Another story that will stay with us was provided by 11-year-old Stephen McKenna of Lexington. He came through the line with his mother, who handed me a handwritten letter authored by Stephen, and an article from a local newspaper that told his story. In the winter of 2001, Stephen was earning money by baby-sitting chickens. (As my father might add here, I am not making this up.) He wrote: "Before I took care of them, the five chickens laid a total of one egg every other day. By the time I had finished loving and playing with them, they were laying 3-4 eggs a day. I earned $3 per day for a total of $147. " Stephen wanted to use the money to take his grandfather, sister, and mother to Opening Day at Fenway Park, but he couldn't get tickets. His mother faxed the letter to my Dad, who called the house to make sure it was legitimate. Then, Will got on the phone to the Red Sox, and Stephen and his family had their tickets to Opening Day. Stephen also wrote that he was doing this in memory of his great-grandmother, Nana, a lifelong Red Sox fan who had died two weeks earlier at the age of 96. Stephen wrote: "Nana's first stop was to go talk to Babe Ruth so he would lift the curse!" I bet Nana and Will are working on that one together.

On behalf of our entire family, I want to express our most sincere and heartfelt thanks to the thousands of you who have taken time to share your thoughts about my Dad with us. From the beautiful tributes from my colleagues in the media, to the random strangers who reached out to us in a variety of ways, your kindness will never be forgotten. Most of all, to our closest friends who have been there for us when we needed them most, and while dealing with their own profound sadness and grief, we love you more than we can adequately express. My lasting hope is that each of us will learn from, and follow, Dad's example. That we will all take time to be better to each other, and perform random acts of kindness.

During that time last month when my father was hospitalized, I was struggling with one of the most difficult decisions I have ever had to make.

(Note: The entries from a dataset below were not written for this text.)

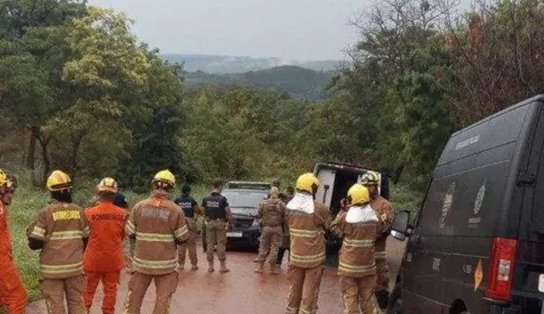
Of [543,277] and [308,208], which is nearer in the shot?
[543,277]

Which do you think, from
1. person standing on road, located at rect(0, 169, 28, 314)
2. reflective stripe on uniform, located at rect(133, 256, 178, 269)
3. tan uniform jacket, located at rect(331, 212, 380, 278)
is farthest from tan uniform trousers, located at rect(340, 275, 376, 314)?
Result: person standing on road, located at rect(0, 169, 28, 314)

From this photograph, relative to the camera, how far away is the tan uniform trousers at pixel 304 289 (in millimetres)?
9492

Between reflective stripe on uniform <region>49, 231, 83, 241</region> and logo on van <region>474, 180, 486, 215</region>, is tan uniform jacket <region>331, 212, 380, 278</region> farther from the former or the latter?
logo on van <region>474, 180, 486, 215</region>

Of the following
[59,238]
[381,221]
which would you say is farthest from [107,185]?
[381,221]

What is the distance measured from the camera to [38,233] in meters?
7.87

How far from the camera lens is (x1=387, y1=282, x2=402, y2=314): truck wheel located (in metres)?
8.91

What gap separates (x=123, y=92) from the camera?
29.2m

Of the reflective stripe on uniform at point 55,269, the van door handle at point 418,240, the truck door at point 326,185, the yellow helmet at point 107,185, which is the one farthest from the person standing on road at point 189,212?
the van door handle at point 418,240

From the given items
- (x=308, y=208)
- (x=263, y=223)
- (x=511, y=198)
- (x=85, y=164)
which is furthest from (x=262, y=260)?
(x=85, y=164)

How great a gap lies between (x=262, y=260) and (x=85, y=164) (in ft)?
53.4

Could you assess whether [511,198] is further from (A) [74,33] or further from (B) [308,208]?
(A) [74,33]

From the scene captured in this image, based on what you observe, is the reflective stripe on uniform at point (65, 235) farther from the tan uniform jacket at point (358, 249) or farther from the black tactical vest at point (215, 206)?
the black tactical vest at point (215, 206)

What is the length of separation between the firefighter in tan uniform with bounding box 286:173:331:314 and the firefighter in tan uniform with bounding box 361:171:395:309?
77cm

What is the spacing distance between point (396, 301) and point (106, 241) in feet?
11.4
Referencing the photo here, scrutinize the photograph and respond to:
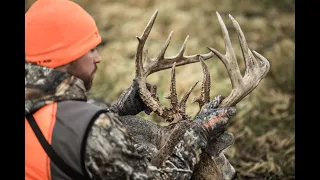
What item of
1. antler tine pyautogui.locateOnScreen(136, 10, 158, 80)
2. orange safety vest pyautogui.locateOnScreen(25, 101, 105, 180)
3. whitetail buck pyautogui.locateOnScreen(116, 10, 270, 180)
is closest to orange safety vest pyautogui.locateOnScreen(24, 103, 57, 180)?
orange safety vest pyautogui.locateOnScreen(25, 101, 105, 180)

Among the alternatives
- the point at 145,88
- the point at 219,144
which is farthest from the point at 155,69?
the point at 219,144

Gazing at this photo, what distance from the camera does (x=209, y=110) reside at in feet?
12.3

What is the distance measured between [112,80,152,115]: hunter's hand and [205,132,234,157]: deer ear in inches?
26.7

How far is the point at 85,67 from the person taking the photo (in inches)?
124

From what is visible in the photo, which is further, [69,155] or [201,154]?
[201,154]

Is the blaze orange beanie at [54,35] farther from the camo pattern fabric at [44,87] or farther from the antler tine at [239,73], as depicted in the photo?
the antler tine at [239,73]

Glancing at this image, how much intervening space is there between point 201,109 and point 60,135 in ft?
4.08

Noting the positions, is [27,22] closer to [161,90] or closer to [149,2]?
[161,90]

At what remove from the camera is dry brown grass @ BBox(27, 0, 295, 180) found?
7543mm

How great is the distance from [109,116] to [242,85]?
4.54 feet

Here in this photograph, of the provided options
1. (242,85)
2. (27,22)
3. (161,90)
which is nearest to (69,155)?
(27,22)

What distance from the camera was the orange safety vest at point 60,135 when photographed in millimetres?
2928

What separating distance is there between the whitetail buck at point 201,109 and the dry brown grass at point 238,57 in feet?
7.17
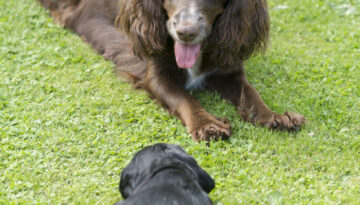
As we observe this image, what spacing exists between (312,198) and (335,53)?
2.64m

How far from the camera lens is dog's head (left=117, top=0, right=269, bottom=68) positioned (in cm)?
387

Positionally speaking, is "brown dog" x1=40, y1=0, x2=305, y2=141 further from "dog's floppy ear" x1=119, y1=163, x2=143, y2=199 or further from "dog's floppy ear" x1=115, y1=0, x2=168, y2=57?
"dog's floppy ear" x1=119, y1=163, x2=143, y2=199

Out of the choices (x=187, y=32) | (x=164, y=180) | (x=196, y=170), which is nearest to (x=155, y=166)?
(x=164, y=180)

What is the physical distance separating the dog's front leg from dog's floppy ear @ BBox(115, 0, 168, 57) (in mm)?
194

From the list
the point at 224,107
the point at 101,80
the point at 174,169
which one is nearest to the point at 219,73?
the point at 224,107

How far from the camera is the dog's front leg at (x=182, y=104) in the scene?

I was considering a great offer from the New York Mets to become their television broadcaster. During one of our visits, I laid out the details for my Dad. For him, it was an easy decision. It never took Dad long to reach a conclusion. He told me I should go to the Mets because their ownership and television executives were treating me beautifully and with a lot of respect, while the Red Sox ownership and television management was indifferent at best. He felt I deserved a lot better from the Red Sox than a serious reduction in workload and pay. For Dad, it was often about the good guys versus the bad guys.

For several days, I was leaning strongly toward taking the Mets' offer. As usual, my Dad's opinion was the foremost factor in my mind. I can't recall ever making an important decision when I did not follow my Dad's advice. I was having a hard time accepting the Mets' offer because I knew my heart wasn't in leaving Boston and the Red Sox. After a couple of days, my Dad must have sensed this as well. On a subsequent visit to the hospital, at a time when I absolutely had to make a decision, he told me he thought I should stay in Boston because everything I care about is here. Only then did I have courage to follow my heart and stay. To me, it was about the good guy. It was about my Dad. I told him the biggest reason I wanted to stay was because I wanted to spend more time with him, playing golf and hanging out on my boat. I won't have that chance, but I thank God every day that I told him.

Over the years on Red Sox telecasts, many of you have heard me refer to Boston as "America's Greatest City." And when I sit at the microphone on Opening Day, I will say that again and mean it as sincerely as I possibly can. Thank you to all of you who have reminded our family that it is our people who make this city great. Thank you for reinforcing in me that it was the right thing to stay, and why I could never live anywhere else. Most of all, thank you for giving "Mr. Big" the send-off he so richly deserved.

And Dad, thank you for always making me the luckiest and proudest son who ever lived.